## ENCARGO A
Calcula cuántas líneas de los registros contienen la cadena "instances" y responde únicamente con esa cifra.

Durante varios días, Annie comenzó a recibir mensajes desde el móvil de Lauren. Alguien, con un pésimo manejo del castellano, le exigió un pago de 30 mil rublos (390 dólares) a cambio de no cortar en pedazos a su amiga. Luego comenzaron a llegarle fotos de la joven sin ropa y atada. El cadáver desnudo de Lauren fue encontrado cinco días después de su desaparición en un contenedor de basura al oeste de Moscú. El culpable, uno de sus clientes, fue arrestado.

En octubre de 2021, las autoridades migratorias de la isla griega de Zante comenzaron a sospechar cuando 84 cubanos desfilaron con sus pasaportes en el aeropuerto, casi uno detrás del otro. Todos esperaban un mismo vuelo hacia Bérgamo, al norte de Italia. El plan de los cubanos, que hasta cierto punto coincidieron por casualidad en aquel sitio, estaba condenado al fracaso desde un inicio. Llegaron a Grecia de forma ilegal, algunos con pasaportes españoles falsos. Incluso, 22 de ellos ya habían sido advertidos por las autoridades griegas de que se marchasen por donde mismo vinieron, o a escondidas hacia cualquier otro lugar. La burocracia migratoria impide salir de manera formal a quienes no cuentan con documentos de entrada al país.

De los 84, poco más de la mitad eran grupos familiares. A estos la policía les exigió salir en un plazo de 25 días, sin especificar cómo. Los demás fueron detenidos en comisarías de Corinto y Atenas. En diciembre de 2021, en la ciudad fronteriza de Gevgelija, al sur de Macedonia del Norte, una furgoneta fue interceptada por una patrulla. El conductor había sido avisado para que se detuviera, sin embargo, continuó su camino, esta vez a una velocidad superior a la que llevaba. Para sorpresa de los oficiales, el infractor era un serbio que pertenecía a una banda dedicada al tráfico de personas. En la parte trasera del auto, el sujeto cargaba con 28 personas hacinadas.

## ENCARGO B
Enumera todos los países que se mencionan por su nombre en el fragmento de arriba.

## REGISTROS PROPORCIONADOS
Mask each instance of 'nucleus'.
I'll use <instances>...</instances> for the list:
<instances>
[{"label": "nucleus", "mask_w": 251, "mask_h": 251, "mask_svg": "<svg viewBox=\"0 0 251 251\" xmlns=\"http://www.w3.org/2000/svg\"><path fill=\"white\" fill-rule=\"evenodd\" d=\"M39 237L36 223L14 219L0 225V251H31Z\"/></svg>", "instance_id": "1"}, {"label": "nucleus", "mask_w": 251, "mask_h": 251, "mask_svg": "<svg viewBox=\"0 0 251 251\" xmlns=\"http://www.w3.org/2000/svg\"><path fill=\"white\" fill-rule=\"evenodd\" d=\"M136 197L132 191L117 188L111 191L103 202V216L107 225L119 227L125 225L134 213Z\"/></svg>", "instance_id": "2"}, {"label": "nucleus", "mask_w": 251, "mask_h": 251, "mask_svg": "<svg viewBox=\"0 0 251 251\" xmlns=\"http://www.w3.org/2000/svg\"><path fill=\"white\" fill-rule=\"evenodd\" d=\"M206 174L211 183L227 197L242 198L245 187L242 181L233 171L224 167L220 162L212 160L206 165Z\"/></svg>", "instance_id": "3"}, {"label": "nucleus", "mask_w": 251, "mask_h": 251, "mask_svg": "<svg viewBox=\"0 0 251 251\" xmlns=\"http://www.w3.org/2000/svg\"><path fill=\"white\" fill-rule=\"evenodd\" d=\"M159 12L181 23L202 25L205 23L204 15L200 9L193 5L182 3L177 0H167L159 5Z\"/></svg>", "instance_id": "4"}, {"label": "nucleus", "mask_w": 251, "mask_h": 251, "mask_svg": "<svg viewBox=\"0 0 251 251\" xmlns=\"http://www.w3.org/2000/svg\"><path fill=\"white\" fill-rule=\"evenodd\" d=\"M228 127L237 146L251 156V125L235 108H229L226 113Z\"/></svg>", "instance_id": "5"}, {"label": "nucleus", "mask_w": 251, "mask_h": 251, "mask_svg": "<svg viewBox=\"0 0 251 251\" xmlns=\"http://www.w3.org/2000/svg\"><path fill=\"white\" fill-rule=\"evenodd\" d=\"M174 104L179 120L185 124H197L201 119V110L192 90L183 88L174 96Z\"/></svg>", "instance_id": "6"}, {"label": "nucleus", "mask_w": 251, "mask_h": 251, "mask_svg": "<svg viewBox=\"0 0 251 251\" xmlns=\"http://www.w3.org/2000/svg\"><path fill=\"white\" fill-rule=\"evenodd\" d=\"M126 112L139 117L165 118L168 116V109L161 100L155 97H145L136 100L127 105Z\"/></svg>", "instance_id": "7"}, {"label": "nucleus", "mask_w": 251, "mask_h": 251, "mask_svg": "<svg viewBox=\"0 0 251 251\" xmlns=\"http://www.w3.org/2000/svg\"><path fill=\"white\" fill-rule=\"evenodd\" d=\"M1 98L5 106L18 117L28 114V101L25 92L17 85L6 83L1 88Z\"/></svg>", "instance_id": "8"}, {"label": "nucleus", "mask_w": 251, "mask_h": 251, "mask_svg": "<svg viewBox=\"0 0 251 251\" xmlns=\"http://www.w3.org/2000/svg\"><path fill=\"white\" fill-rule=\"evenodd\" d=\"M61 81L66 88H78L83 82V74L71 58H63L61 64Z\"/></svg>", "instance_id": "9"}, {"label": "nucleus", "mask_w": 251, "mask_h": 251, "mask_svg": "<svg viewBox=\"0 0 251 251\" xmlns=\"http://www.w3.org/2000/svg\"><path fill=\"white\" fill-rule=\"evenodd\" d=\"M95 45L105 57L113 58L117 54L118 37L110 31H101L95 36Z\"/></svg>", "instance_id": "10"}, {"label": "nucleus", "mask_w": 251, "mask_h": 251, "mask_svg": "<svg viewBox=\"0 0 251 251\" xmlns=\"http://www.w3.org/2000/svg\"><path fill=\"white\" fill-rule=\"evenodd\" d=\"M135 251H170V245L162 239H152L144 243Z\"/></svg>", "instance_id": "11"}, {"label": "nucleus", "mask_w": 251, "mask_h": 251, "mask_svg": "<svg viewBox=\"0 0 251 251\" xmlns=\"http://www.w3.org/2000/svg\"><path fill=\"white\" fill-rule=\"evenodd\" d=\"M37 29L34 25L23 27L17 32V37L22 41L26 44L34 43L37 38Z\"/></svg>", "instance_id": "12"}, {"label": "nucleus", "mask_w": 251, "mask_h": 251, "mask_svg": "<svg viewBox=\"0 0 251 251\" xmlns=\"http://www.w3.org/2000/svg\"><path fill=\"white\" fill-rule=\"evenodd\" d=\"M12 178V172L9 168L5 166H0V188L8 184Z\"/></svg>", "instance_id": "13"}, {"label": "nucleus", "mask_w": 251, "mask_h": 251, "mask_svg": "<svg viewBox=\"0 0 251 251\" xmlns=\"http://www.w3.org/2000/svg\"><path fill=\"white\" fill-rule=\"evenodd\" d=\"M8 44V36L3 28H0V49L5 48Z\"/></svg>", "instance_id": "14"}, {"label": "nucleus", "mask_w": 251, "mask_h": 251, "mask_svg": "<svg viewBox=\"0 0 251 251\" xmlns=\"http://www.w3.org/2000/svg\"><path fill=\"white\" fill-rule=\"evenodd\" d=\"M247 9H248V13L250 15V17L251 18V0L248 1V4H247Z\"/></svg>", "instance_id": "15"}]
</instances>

## RESPUESTA FINAL A
3

## RESPUESTA FINAL B
Italia, Grecia, Macedonia del Norte